Le président et le vice-président sont élus parmi les membres du conseil d’administration.
1979, c. 53, a. 13.
14. Le conseil d’administration peut constituer parmi ses membres un comité exécutif; ce comité doit comprendre le président de la corporation et, dans le cas où le conseil d’administration comprend des membres nommés par des fédérations membres de la fédération fondatrice, au moins une personne visée dans les paragraphes 1° ou 2° de l’article 11 et au moins une personne visée dans l’article 12.

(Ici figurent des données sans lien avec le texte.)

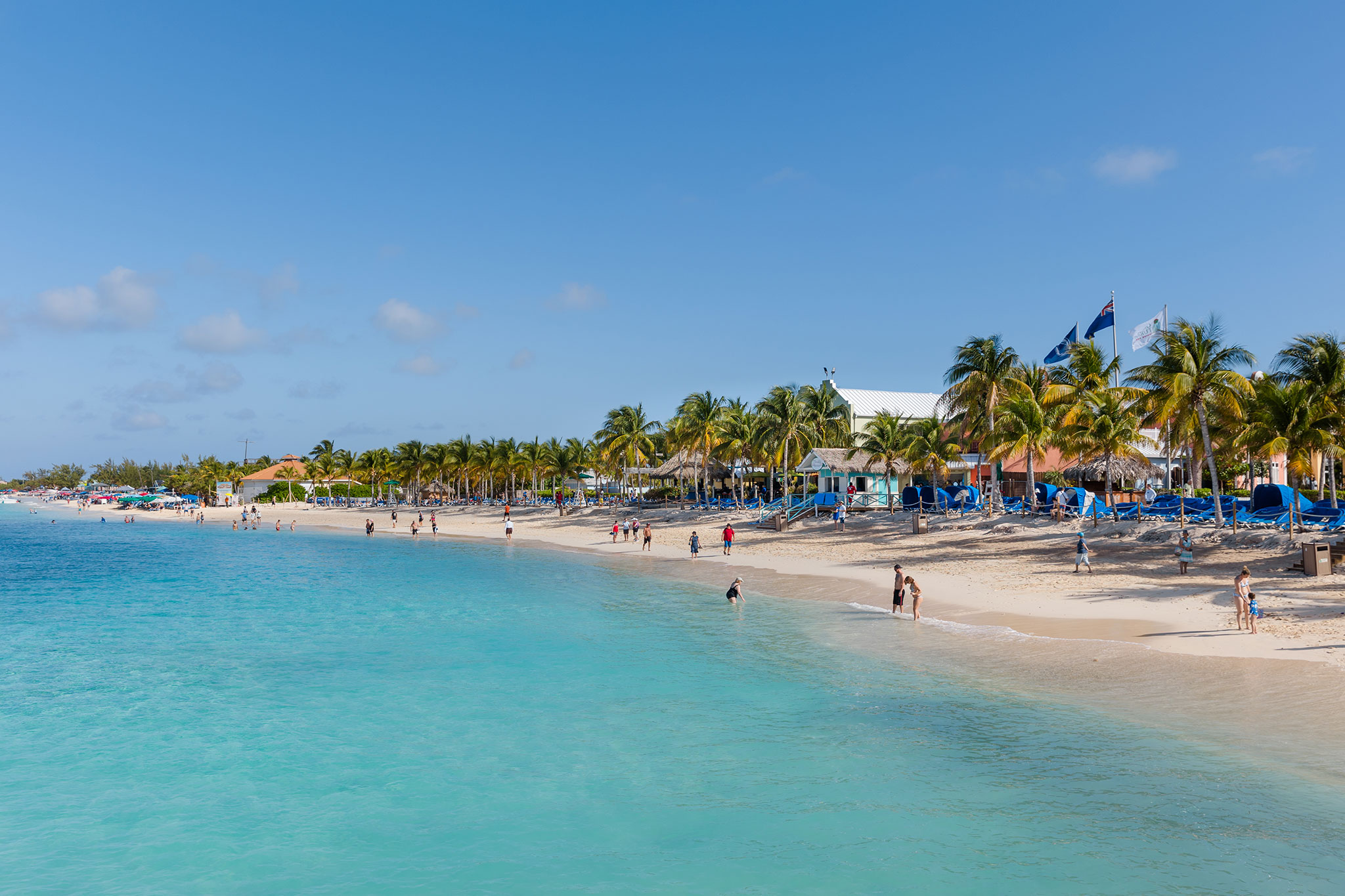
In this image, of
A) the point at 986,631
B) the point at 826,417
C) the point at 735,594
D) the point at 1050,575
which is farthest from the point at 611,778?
the point at 826,417

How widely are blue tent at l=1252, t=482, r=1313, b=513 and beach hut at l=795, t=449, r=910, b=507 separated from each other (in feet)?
66.0

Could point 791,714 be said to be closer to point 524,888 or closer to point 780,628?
point 524,888

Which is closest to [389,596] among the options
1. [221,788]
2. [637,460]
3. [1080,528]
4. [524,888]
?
[221,788]

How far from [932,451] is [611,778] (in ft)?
123

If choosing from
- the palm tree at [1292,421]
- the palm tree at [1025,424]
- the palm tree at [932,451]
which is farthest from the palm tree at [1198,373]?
the palm tree at [932,451]

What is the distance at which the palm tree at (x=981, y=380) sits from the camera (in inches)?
1646

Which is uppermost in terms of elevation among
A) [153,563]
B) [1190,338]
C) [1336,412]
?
[1190,338]

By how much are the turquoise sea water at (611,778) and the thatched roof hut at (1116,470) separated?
1088 inches

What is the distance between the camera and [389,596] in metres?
32.3

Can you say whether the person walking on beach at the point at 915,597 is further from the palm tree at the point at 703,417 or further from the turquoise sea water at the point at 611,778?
the palm tree at the point at 703,417

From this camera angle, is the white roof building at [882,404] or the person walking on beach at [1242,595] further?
the white roof building at [882,404]

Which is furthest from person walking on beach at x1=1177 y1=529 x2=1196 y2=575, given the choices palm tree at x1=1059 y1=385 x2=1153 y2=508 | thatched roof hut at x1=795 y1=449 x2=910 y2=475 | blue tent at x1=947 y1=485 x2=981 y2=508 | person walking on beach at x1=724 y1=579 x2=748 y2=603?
thatched roof hut at x1=795 y1=449 x2=910 y2=475

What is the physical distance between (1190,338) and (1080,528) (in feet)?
31.3

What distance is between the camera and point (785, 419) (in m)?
52.6
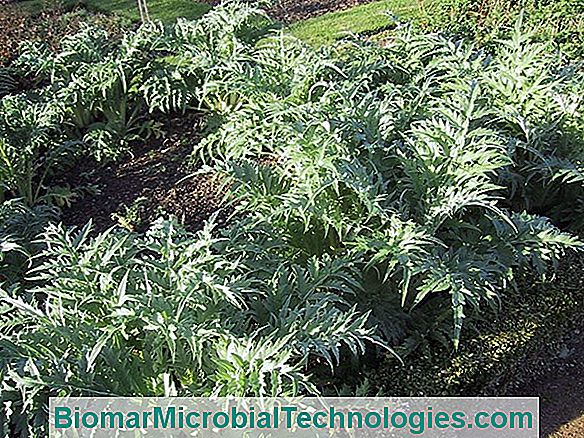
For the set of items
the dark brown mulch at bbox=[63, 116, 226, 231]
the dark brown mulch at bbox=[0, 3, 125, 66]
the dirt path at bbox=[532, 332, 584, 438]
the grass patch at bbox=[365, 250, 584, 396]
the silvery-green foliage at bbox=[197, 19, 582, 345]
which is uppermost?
the dark brown mulch at bbox=[0, 3, 125, 66]

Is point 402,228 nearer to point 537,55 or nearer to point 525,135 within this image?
point 525,135

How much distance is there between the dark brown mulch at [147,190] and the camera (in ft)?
16.0

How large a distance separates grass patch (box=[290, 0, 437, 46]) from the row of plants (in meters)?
2.26

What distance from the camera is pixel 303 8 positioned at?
869 cm

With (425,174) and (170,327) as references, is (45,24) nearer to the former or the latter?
(425,174)

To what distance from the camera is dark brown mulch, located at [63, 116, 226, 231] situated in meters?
4.88

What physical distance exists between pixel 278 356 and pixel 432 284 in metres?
0.85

Le comité exécutif exerce les pouvoirs que lui délègue le conseil d’administration.
1979, c. 53, a. 14.
15. Un membre du conseil d’administration nommé en vertu du paragraphe 2° de l’article 11 où en vertu de l’article 12 demeure en fonction durant deux ans à moins qu’il ne soit remplacé avant l’expiration de cette période par la fédération qui l’a nommé.
1979, c. 53, a. 15.
16. Un membre du conseil d’administration nommé en vertu de l’article 12 cesse de remplir ses fonctions lorsque la fédération qui l’a nommé cesse d’être membre de la fédération fondatrice.
1979, c. 53, a. 16.
17. Malgré l’expiration de son mandat, un membre du conseil d’administration nommé en vertu du paragraphe 2° de l’article 11 ou en vertu de l’article 12 demeure en fonction jusqu’à ce qu’il soit nommé de nouveau ou remplacé par la fédération qui l’a nommé.
1979, c. 53, a. 17.
18. Toute vacance survenant au cours de la durée du mandat d’un membre du conseil d’administration nommé en vertu du paragraphe 2° de l’article 11 ou en vertu de l’article 12 est comblée par la fédération qui l’a nommé, pour la durée non écoulée du mandat de ce membre.
1979, c. 53, a. 18.
19. Le conseil d’administration peut déterminer la rémunération et les allocations de ses membres.
1979, c. 53, a. 19.
20. La majorité des membres du conseil d’administration forme quorum aux séances; toute décision requiert l’assentiment de la majorité des membres présents.
1979, c. 53, a. 20.
21. Le conseil d’administration peut, par règlement, changer le nom de la corporation et le lieu de son siège social.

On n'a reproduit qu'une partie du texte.